_Exercise description_
Each line of the listing below must be retyped exactly, with images left out.
=== Data block ===
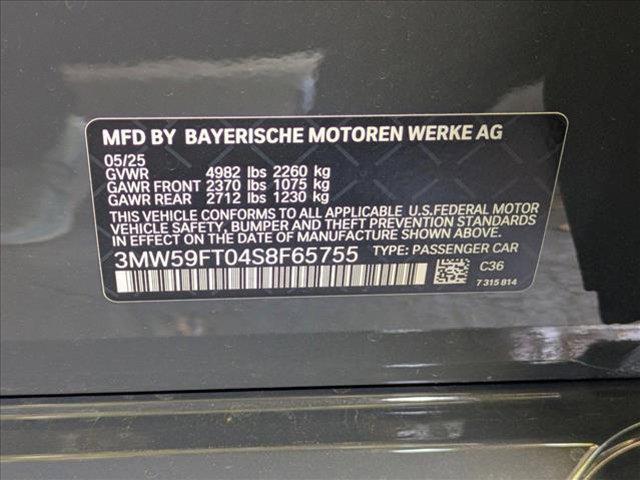 new 2025 BMW M340 car, priced at $68,625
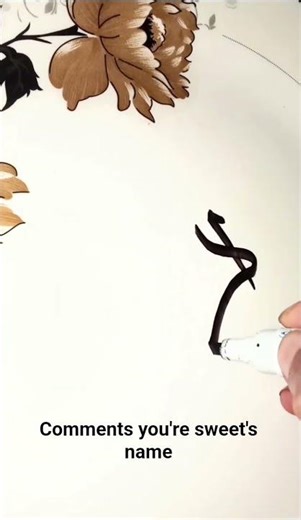 Ikraam name easy to write in Urdu #calligraphy #handwriting #art #owncontent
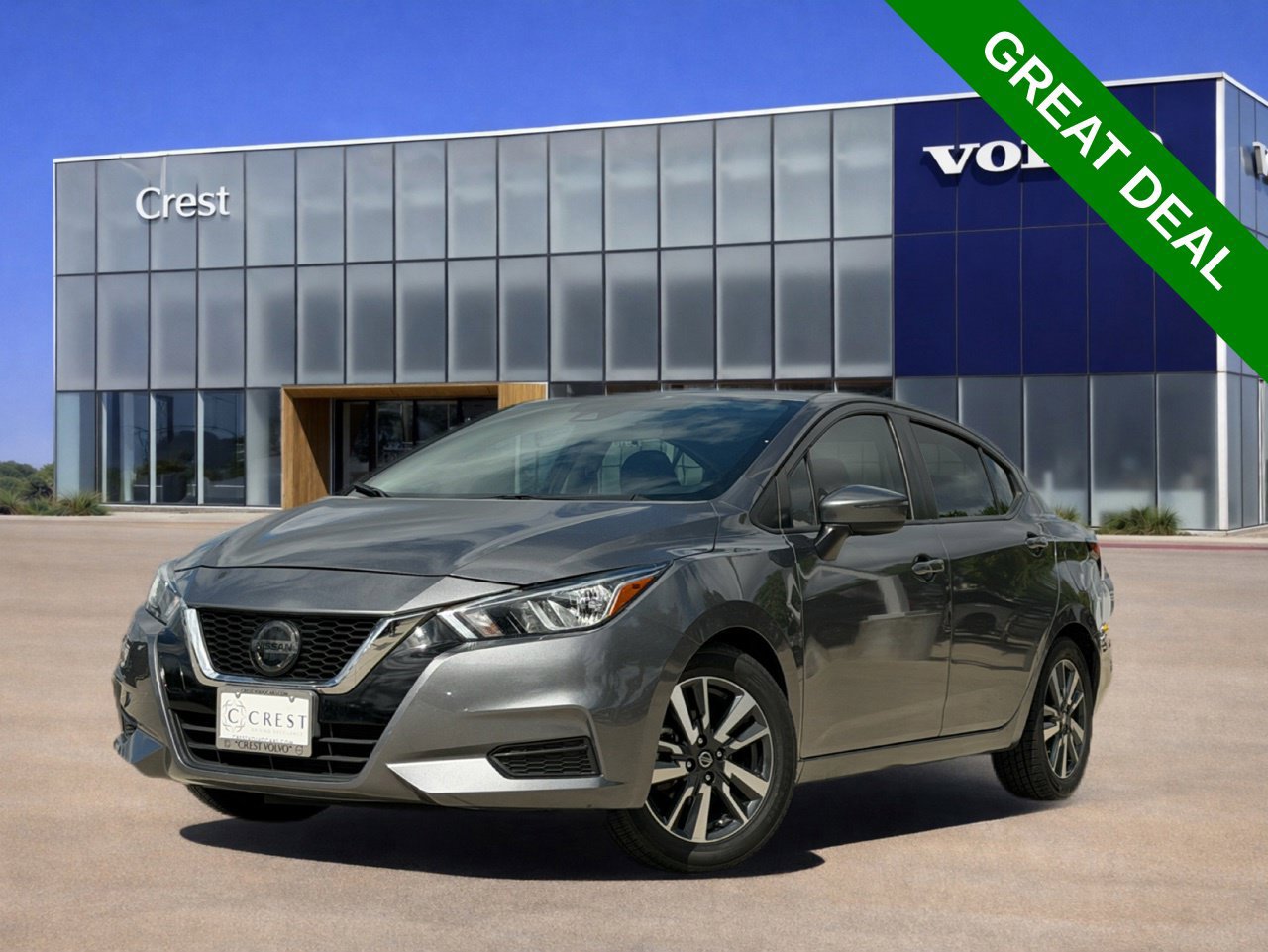 Used 2021 Nissan Versa SV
===
_Your solution_
 new 2025 BMW M340 car, priced at $68,625
 Ikraam name easy to write in Urdu #calligraphy #handwriting #art #owncontent
 Used 2021 Nissan Versa SV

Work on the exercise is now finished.